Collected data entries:

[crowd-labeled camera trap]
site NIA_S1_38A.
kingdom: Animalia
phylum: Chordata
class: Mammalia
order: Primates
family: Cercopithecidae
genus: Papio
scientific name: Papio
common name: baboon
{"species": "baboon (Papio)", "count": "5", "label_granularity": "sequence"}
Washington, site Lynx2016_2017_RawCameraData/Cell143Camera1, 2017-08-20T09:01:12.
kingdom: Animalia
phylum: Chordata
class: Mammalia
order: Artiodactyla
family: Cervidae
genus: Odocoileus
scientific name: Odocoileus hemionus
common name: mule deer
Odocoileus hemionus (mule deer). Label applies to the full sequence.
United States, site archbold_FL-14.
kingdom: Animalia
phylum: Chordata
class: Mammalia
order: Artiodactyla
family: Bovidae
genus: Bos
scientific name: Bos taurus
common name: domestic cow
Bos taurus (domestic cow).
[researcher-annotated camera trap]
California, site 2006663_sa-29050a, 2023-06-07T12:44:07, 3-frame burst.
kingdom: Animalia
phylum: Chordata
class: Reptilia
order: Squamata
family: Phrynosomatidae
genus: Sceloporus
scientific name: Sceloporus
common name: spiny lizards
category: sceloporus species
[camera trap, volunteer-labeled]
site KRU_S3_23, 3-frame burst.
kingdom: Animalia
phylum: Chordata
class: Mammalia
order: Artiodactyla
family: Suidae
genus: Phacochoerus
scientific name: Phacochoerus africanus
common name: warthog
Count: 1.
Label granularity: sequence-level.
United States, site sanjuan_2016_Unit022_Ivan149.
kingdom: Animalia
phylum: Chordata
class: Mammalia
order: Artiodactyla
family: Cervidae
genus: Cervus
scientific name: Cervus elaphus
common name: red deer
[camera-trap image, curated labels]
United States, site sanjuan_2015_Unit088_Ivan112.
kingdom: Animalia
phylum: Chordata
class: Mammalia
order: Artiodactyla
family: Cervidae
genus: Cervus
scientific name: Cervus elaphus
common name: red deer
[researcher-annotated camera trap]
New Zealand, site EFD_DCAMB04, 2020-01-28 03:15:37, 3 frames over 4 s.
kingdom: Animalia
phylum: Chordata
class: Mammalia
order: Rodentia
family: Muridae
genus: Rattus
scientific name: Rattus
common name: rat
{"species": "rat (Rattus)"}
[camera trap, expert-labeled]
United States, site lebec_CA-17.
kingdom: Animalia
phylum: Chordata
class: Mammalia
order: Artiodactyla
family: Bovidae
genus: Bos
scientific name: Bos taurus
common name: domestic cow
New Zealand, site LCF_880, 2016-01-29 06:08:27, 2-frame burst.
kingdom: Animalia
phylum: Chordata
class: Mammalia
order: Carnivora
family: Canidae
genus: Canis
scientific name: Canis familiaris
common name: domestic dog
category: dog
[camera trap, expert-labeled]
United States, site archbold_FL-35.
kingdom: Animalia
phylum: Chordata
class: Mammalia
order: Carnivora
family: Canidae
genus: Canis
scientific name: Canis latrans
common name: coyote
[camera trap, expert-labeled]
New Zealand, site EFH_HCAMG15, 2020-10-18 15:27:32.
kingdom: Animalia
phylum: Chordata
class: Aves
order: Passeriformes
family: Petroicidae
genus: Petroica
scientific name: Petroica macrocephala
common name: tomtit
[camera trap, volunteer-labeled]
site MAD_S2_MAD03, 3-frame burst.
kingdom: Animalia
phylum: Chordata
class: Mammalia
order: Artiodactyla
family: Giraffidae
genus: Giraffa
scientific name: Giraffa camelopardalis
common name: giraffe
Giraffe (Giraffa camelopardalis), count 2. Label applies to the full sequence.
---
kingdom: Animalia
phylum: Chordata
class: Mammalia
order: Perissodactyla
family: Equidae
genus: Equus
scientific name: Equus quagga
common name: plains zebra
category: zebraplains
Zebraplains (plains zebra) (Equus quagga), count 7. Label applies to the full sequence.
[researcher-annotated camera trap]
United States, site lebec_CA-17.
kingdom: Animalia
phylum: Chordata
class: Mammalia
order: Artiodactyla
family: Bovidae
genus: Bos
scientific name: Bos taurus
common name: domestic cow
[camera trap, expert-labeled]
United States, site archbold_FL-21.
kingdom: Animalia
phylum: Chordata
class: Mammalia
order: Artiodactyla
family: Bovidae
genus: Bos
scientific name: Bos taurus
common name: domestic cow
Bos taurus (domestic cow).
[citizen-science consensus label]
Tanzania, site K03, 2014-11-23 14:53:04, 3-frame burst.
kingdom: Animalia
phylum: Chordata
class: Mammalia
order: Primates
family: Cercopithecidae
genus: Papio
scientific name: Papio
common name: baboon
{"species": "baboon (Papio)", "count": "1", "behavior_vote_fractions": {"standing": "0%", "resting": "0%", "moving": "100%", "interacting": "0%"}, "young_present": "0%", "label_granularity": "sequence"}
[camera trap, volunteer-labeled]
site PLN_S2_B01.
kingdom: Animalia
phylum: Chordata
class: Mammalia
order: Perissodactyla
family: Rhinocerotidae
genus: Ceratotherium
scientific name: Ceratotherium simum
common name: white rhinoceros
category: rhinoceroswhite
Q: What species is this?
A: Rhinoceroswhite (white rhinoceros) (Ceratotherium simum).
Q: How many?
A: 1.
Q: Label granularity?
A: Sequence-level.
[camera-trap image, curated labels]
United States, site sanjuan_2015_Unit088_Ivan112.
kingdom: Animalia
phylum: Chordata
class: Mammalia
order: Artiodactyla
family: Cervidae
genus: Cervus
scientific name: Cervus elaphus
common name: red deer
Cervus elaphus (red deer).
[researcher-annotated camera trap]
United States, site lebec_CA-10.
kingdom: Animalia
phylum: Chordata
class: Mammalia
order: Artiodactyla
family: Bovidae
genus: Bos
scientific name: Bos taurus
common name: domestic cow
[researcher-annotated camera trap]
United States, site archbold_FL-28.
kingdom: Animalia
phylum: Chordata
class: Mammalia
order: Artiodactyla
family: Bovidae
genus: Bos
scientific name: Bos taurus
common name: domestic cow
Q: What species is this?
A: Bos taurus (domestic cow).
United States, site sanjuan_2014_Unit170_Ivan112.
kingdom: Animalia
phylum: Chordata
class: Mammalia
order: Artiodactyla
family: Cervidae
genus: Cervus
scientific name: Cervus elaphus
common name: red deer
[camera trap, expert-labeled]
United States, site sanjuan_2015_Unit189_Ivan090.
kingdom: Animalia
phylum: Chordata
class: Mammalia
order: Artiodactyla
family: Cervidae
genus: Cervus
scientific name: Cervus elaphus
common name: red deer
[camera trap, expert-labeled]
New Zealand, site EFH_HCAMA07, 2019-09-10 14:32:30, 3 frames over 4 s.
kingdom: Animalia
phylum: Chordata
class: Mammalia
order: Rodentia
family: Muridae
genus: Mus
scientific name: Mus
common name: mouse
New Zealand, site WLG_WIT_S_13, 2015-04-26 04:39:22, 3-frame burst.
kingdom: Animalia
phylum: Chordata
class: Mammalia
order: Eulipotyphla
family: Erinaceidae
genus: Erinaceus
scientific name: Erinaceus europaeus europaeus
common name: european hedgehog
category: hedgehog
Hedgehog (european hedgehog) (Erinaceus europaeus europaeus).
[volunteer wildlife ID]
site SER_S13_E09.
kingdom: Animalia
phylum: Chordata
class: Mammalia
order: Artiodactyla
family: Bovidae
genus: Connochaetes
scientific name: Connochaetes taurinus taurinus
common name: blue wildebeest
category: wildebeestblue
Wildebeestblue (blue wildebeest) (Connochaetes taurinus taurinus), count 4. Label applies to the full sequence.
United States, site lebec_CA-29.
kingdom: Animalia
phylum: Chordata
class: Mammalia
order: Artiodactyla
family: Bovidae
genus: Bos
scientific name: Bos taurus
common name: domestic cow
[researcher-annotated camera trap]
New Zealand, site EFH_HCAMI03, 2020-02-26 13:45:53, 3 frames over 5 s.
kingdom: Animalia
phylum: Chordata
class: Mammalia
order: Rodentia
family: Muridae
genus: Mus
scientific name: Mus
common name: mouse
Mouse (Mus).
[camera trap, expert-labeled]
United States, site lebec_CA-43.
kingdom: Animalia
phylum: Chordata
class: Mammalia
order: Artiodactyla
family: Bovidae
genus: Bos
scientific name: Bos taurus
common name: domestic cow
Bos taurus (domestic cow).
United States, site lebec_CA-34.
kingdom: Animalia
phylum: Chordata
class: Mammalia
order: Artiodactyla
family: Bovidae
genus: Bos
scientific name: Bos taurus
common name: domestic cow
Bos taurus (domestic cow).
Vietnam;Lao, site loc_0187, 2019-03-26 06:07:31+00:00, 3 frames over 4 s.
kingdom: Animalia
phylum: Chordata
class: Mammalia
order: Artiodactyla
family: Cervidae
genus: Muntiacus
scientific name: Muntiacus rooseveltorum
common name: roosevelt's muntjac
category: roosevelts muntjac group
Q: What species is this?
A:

◆ About this task
Your task is to copy exactly, and only, the lines from the line with "Vietnam;Lao, site loc_0187, 2019-03-26" through the last line of the entries, both included.

◆ Reply to the exercise
Vietnam;Lao, site loc_0187, 2019-03-26 06:07:31+00:00, 3 frames over 4 s.
kingdom: Animalia
phylum: Chordata
class: Mammalia
order: Artiodactyla
family: Cervidae
genus: Muntiacus
scientific name: Muntiacus rooseveltorum
common name: roosevelt's muntjac
category: roosevelts muntjac group
Q: What species is this?
A:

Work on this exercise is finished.